By the 1830's he had acquired holdings in the Hunter region including Lucan Park which was a grant of 360 acres in 1825. Another 500 acres was reserved for purchase.
By the 1830's Cyrus and Elizabeth Doyle resided at Midlorn, Maitland. He was appointed Magistrate in 1837, a position he held for many years.
On October 5, 1852 he was a member of the jury at the Maitland Quarter Sessions. Other members of the jury that day included the Chairman Major Crummer, Edward Denny Day, Andrew Lang, Peter Green and Bourn Russell. One of the cases the court heard was that of Lin Sam who was indicted for an assault on Cyrus Doyle with intent to stab and wound him. Witnesses were Cyrus Doyle himself, William Purcell and Sebastian Carl, a German who required Rev. Eipper to interpret. Lin Sam was a Chinaman in the employ of Mr.

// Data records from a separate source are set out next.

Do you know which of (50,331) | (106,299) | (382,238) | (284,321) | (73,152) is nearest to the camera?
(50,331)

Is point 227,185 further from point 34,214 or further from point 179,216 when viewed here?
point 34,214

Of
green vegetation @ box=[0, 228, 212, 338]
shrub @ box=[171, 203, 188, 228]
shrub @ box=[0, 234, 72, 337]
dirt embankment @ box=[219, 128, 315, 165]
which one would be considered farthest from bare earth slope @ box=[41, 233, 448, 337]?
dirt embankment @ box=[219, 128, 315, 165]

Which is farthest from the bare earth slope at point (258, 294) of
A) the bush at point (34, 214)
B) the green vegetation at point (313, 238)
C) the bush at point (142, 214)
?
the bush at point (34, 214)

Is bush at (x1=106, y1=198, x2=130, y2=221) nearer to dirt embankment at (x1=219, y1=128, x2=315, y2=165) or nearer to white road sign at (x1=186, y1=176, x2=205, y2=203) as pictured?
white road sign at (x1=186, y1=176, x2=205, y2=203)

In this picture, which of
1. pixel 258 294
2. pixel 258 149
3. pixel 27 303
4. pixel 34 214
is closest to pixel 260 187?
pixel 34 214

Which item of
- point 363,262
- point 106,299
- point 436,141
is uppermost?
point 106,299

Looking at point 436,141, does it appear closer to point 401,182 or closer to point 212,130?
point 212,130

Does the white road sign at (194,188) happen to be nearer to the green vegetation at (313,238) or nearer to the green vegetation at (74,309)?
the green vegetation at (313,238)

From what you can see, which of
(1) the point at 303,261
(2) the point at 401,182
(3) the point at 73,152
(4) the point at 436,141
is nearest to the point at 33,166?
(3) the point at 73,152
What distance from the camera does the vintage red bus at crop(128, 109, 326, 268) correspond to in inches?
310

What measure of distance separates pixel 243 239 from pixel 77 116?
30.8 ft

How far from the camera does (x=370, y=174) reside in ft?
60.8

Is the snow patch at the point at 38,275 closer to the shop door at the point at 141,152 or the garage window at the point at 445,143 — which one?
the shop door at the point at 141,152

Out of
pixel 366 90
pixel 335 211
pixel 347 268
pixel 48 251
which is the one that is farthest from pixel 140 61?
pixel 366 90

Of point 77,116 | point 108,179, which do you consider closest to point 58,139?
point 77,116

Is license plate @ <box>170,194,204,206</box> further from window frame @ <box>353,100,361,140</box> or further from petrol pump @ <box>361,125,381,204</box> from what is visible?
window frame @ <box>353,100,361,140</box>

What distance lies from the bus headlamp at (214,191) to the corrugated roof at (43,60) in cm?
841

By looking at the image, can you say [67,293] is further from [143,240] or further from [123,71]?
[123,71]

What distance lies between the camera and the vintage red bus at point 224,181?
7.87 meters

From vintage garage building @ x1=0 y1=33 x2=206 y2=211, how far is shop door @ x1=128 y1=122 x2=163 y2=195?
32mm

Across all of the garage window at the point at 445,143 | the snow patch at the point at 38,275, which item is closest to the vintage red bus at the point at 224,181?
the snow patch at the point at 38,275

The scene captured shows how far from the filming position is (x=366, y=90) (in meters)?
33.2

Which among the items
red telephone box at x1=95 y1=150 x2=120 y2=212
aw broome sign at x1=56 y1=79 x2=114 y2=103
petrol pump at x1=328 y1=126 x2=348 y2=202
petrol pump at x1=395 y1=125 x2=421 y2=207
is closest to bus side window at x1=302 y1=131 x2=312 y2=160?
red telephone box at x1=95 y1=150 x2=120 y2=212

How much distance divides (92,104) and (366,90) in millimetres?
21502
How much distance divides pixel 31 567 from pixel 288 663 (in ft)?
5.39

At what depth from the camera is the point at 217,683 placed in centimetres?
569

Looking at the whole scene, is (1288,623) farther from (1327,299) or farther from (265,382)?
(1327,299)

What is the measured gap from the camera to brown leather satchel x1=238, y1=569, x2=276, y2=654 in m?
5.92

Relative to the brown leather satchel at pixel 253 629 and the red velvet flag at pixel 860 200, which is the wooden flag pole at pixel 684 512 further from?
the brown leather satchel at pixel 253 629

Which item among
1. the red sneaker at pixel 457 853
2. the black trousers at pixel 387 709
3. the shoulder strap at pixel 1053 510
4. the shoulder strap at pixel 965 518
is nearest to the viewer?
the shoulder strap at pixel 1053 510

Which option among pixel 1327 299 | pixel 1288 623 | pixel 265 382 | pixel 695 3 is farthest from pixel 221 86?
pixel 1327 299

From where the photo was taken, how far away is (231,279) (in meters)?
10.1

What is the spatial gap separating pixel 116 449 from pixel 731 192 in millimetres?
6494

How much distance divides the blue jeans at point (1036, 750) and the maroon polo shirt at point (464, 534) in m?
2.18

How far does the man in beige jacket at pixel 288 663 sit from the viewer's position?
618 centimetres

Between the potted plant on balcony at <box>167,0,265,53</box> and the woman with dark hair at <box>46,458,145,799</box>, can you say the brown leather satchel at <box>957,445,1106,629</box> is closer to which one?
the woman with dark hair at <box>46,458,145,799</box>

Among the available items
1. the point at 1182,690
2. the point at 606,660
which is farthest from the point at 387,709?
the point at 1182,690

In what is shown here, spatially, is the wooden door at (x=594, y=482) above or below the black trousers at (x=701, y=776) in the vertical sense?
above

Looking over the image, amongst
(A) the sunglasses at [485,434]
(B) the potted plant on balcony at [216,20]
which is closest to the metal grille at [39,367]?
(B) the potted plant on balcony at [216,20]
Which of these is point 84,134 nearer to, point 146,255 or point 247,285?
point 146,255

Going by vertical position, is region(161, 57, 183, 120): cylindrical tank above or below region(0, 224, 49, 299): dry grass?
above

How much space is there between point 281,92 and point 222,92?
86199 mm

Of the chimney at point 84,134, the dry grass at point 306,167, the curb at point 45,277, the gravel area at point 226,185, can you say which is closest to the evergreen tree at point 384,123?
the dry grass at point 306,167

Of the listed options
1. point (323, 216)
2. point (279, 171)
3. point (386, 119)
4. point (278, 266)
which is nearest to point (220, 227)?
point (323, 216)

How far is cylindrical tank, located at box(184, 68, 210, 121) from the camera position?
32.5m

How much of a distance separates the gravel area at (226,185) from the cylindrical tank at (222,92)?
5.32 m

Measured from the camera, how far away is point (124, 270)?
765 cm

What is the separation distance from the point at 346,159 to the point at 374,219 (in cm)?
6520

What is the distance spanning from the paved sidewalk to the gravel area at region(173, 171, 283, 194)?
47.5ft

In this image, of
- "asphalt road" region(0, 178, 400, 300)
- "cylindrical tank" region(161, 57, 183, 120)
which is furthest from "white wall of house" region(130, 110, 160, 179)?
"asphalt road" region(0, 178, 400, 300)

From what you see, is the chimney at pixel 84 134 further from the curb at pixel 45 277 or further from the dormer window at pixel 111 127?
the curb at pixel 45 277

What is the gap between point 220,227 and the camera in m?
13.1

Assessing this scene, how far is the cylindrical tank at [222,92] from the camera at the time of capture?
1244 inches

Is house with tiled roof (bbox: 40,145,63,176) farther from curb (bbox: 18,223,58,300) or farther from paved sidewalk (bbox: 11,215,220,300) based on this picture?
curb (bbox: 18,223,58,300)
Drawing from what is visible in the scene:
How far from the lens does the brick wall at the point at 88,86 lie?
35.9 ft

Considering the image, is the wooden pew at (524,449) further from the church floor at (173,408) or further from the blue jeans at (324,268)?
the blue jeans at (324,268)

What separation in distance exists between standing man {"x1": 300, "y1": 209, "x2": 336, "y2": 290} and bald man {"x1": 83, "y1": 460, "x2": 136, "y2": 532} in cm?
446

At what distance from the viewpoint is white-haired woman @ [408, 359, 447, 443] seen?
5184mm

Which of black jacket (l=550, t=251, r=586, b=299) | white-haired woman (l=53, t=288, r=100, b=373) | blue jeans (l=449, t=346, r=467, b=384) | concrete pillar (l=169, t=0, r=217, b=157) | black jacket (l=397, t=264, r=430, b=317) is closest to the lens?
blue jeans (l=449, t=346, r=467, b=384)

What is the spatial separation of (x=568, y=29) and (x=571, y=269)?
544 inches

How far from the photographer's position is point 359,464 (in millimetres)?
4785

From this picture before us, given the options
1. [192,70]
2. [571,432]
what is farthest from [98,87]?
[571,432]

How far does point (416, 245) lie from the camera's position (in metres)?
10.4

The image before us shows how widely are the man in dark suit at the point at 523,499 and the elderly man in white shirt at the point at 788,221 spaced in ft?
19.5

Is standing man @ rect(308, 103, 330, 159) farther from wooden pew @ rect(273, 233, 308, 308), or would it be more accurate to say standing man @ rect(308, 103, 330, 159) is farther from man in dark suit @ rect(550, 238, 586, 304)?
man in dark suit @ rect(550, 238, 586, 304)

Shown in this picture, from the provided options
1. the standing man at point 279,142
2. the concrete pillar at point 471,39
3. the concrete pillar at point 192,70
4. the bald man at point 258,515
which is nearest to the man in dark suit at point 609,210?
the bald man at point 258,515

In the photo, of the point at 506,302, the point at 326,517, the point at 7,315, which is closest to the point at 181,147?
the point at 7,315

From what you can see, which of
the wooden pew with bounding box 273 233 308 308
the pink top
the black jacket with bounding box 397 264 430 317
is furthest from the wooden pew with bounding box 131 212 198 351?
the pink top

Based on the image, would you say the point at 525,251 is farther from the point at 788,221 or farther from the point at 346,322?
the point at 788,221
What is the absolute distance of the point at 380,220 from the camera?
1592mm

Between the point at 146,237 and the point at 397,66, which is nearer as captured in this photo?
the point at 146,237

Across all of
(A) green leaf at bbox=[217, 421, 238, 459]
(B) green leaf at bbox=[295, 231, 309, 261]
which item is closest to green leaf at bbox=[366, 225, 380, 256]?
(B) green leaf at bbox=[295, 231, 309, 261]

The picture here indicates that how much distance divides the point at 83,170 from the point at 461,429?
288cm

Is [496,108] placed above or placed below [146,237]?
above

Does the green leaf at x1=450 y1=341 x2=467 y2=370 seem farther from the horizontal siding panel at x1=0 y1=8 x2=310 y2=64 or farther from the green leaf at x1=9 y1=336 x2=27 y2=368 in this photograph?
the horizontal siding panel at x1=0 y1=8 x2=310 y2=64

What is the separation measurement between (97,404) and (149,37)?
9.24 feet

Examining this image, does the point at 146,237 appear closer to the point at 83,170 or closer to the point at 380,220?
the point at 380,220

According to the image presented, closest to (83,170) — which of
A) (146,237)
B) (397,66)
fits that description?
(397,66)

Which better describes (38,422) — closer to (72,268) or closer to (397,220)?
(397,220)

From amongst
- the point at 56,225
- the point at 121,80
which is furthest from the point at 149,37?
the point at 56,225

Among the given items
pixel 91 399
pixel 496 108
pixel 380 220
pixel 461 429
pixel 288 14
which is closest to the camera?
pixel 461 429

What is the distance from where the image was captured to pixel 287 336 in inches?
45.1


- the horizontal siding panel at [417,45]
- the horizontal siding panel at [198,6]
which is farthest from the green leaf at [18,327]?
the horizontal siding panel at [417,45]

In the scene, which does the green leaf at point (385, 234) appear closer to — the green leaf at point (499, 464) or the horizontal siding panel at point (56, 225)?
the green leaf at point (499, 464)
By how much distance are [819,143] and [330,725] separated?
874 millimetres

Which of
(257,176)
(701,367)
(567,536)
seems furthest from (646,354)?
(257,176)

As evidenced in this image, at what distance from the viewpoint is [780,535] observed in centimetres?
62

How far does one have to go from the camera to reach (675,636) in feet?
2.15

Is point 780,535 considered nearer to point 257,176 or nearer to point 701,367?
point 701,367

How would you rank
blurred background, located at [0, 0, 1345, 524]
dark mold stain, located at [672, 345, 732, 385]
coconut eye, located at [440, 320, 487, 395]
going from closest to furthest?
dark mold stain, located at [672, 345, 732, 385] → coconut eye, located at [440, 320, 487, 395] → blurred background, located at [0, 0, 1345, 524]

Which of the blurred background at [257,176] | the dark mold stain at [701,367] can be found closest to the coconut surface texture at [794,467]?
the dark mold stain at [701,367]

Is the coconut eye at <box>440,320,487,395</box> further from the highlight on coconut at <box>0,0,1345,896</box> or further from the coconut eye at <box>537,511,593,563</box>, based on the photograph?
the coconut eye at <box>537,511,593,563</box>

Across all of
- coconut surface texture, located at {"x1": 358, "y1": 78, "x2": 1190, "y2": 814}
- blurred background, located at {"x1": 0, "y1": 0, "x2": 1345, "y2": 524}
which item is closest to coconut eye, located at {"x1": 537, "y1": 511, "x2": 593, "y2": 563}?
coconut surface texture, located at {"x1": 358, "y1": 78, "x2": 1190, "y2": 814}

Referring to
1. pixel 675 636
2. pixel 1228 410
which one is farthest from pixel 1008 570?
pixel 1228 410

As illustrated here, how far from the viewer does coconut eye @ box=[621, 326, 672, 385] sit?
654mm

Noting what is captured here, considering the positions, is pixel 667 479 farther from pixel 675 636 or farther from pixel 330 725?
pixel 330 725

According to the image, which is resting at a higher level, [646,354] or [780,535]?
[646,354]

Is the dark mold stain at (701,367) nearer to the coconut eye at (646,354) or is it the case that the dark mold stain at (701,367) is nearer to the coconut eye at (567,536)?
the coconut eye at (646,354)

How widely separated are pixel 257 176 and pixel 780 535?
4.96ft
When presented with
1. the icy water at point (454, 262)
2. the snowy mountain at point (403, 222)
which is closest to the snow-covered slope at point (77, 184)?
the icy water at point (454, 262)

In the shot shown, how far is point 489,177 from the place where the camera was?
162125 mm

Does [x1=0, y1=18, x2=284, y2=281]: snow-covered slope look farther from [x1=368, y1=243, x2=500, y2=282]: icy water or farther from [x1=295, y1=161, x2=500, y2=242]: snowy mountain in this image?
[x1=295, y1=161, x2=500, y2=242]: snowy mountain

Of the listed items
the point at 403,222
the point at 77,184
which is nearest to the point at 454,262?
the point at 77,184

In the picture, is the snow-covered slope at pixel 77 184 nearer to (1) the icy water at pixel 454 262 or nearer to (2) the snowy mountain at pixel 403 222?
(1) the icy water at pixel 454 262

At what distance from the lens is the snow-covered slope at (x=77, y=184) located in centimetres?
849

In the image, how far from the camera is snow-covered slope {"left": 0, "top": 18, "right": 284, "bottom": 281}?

Doyle as general servant and when he was reprimanded by Doyle became very excited and refused to do further work. He then struck Doyle several times and then grabbed a butcher's knife and ran after Doyle almost stabbing him as Doyle ran for his life through a wicket gate in the fence, the blade coming to within an inch of Doyle's shoulder before he reached his blunderbuss and held the Chinaman off. Lin was sentenced to two years on the roads. 
Cyrus Matthew Doyle died at Mid Lorn Maitland aged 62 on 16 March 1855.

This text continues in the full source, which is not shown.